This article was originally published in the New Republic on March 31, 2003, and is reproduced with permission.
Last week, I watched nearly a dozen British tanks and armored vehicles storm across the Kuwaiti desert on cue -- literally. The British military had arranged a "press facility," as they call such affairs, and, although the men and women of the media had been delayed for 90 minutes at a police checkpoint on the highway leading to the border with Iraq, there was no danger of missing the maneuvers. Staged with the panache of a Broadway play, the spectacle would commence at whatever hour the audience arrived with its cameras and notepads.
After the press convoy showed up at a British desert base 20 miles south of the Iraqi border, an officer from the 1st Royal Fusiliers of the 7th Armored Brigade gave us a quick security briefing -- so we could "leave with the same number of body parts" with which we arrived -- and instructed us to stand behind a length of white ribbon placed about 20 yards from a serpentine trench. He pointed to the horizon, where the silhouettes of Challenger tanks and Warrior fighting vehicles were visible. In one minute, he said, they would arrive at the trench.
Smack on time, the metal monsters ground to a halt in clouds of dust and disgorged a squad of combat soldiers who rushed forward, bayonets drawn, to attack imaginary Iraqis who lacked the wisdom to surrender. One of the Brits lost a boot as he lunged forward. (The humiliation of having it returned to him by a journalist would come later.) After the mock assault, an officer stood in front of us -- there were nearly 100 journalists on the scene -- and said he'd heard that some cameramen wanted to get shots of the now-idling tanks moving directly at them in a "V" formation. The money shot was duly stage-managed. Afterward, we were invited to interview the victorious soldiers and inspect their imposing weaponry.
This is old-fashioned war propaganda. The images of hardworking grunts bravely preparing for battle are intended to bolster support back home and, if the enemy happens to be watching or listening or reading, to convey the message that resistance will be futile and, in all likelihood, fatal. With more than 600 journalists "embedded" with military units in the desert and field trips offered every day for "unilateral" journalists (as we, the un-embedded, are branded on our orange press cards), a lot of canned journalism has been occurring in Kuwait. Until a few days ago, this propaganda war seemed different from previous ones only in its breadth, rather than in its content or effect. But things have taken a startling turn, as I learned from Colonel Chris Vernon, the congenitally blunt and jovially boastful spokesman for the British military. "We're showing what we've got, and we would like the message to get out to the people and to the regime of Iraq," said Vernon, whose broad shoulders and chin-back, chest-forward posture make him a casting director's dream of a British officer. "We would wish to translate success into a message. Therefore, if we were to have success in some part of Iraq, we would like that success to be seen by elements of the leadership and the population."

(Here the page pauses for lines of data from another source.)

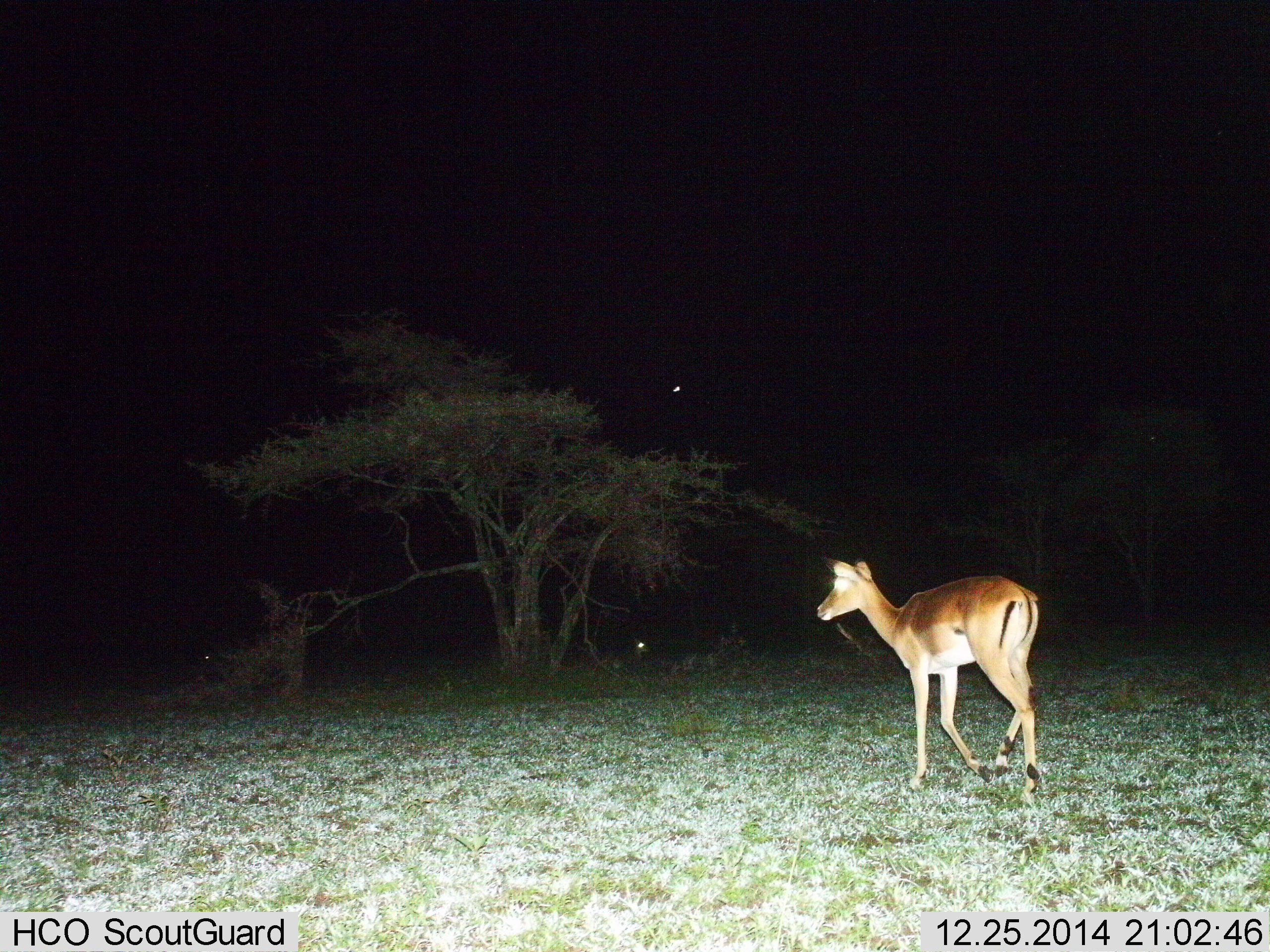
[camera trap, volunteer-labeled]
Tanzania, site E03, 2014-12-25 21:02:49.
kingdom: Animalia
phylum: Chordata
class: Mammalia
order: Artiodactyla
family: Bovidae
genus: Aepyceros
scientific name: Aepyceros melampus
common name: impala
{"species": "impala (Aepyceros melampus)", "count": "1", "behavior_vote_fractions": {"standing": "10%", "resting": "10%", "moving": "100%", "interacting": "0%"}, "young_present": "0%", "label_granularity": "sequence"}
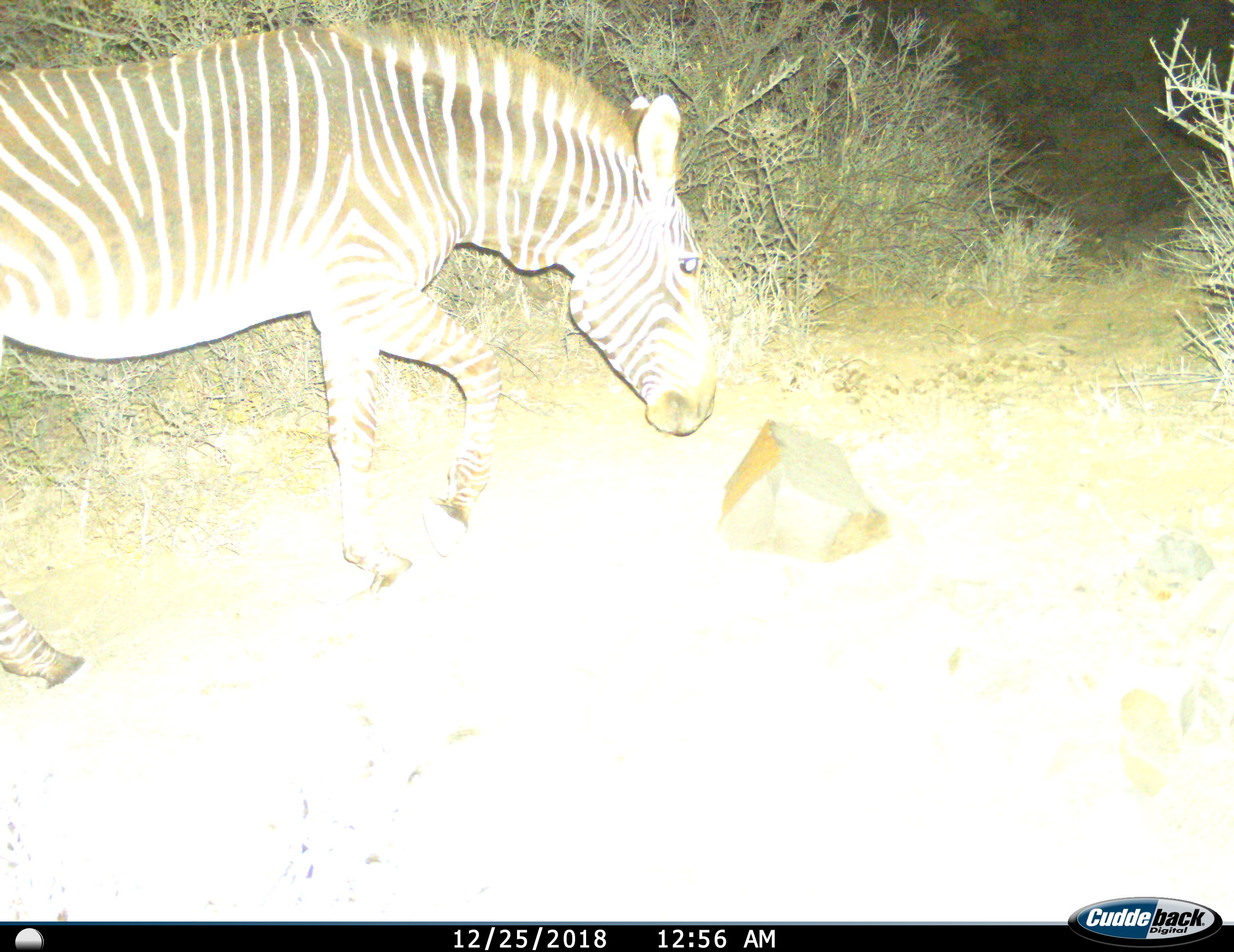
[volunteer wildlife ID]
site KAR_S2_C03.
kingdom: Animalia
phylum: Chordata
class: Mammalia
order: Perissodactyla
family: Equidae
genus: Equus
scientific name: Equus zebra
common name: mountain zebra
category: zebramountain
Zebramountain (mountain zebra) (Equus zebra), count 1. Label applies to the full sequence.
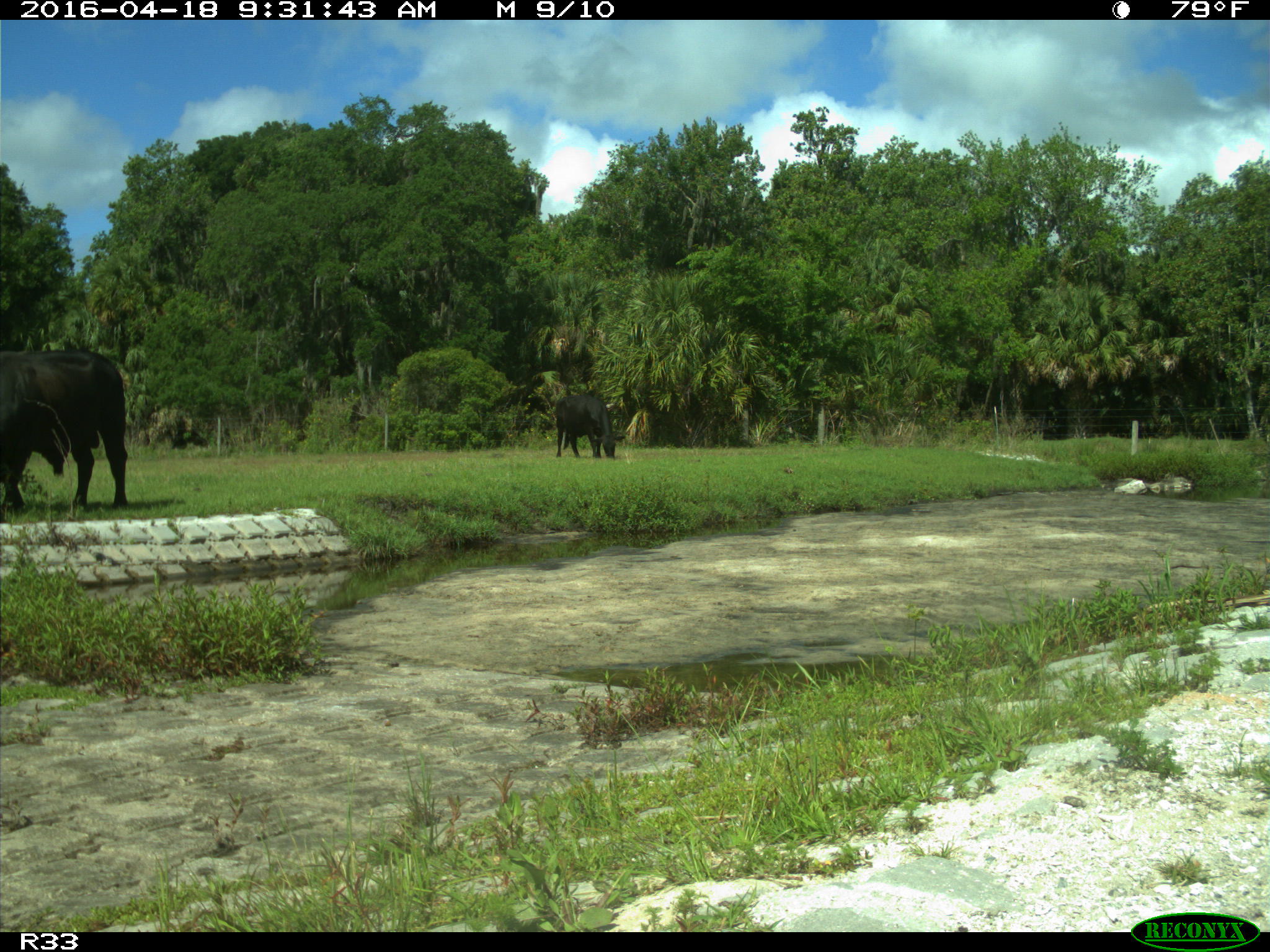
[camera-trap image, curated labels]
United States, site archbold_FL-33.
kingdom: Animalia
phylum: Chordata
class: Mammalia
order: Artiodactyla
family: Bovidae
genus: Bos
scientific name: Bos taurus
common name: domestic cow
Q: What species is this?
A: Bos taurus (domestic cow).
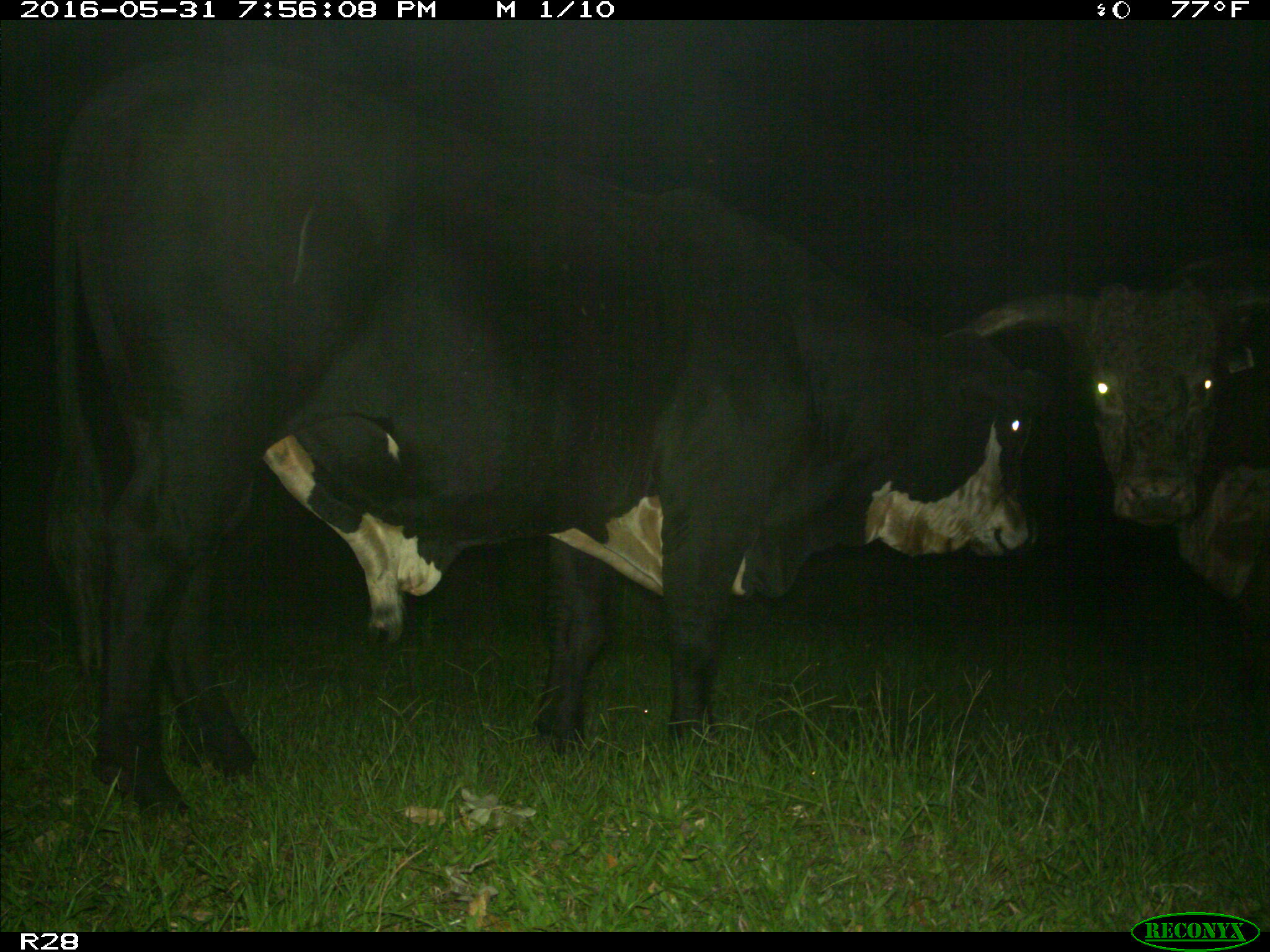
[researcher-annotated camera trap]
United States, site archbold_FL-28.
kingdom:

A few days before the press facility, I had chatted with Vernon at the Hilton Hotel and Resort (where the United States and the United Kingdom have set up their military press center) about Basra, the southern Iraqi city less than 50 miles from Kuwait that is expected to be the first target of the invasion; the Brits are to take Basra while the Americans move north to seize Baghdad. Vernon, who in the 1990s was a spokesman in Bosnia for the U.N. peacekeeping force, went out of his way to say the Brits would likely provide a military escort to carefully selected members of the international media so that news of the liberation of Basra might ignite an uprising in Baghdad and the collapse of the regime. "If I bring Christiane Amanpour into Basra to broadcast from the roof of the Sheraton, it's not because I want her to earn another one hundred thousand pounds in salary," Vernon told me. "It's because I have a military objective that is served by broadcasting the liberation of a city to the rest of Iraq that has not been liberated. We want the regime and the people to know it and feel it." Vernon made the same point during the press facility in the desert and apparently has been making it to my colleagues. A March 13 story by Newsday's Edward Gargan quoted "a senior British officer" -- no prizes for guessing who that might be -- as saying, "I'm not doing this so that the CNN correspondent gets another £100,000 in their salary. I'm doing it because the regime watches CNN. I want them to see what is happening. ... Yes, we are using them. We use everything we have." And, while those few lucky correspondents are being "used" in Basra, the rest of us will presumably have to settle for watching them on television: Word is that the U.S. and British military will try to deny access to Basra to journalists who are traveling on their own.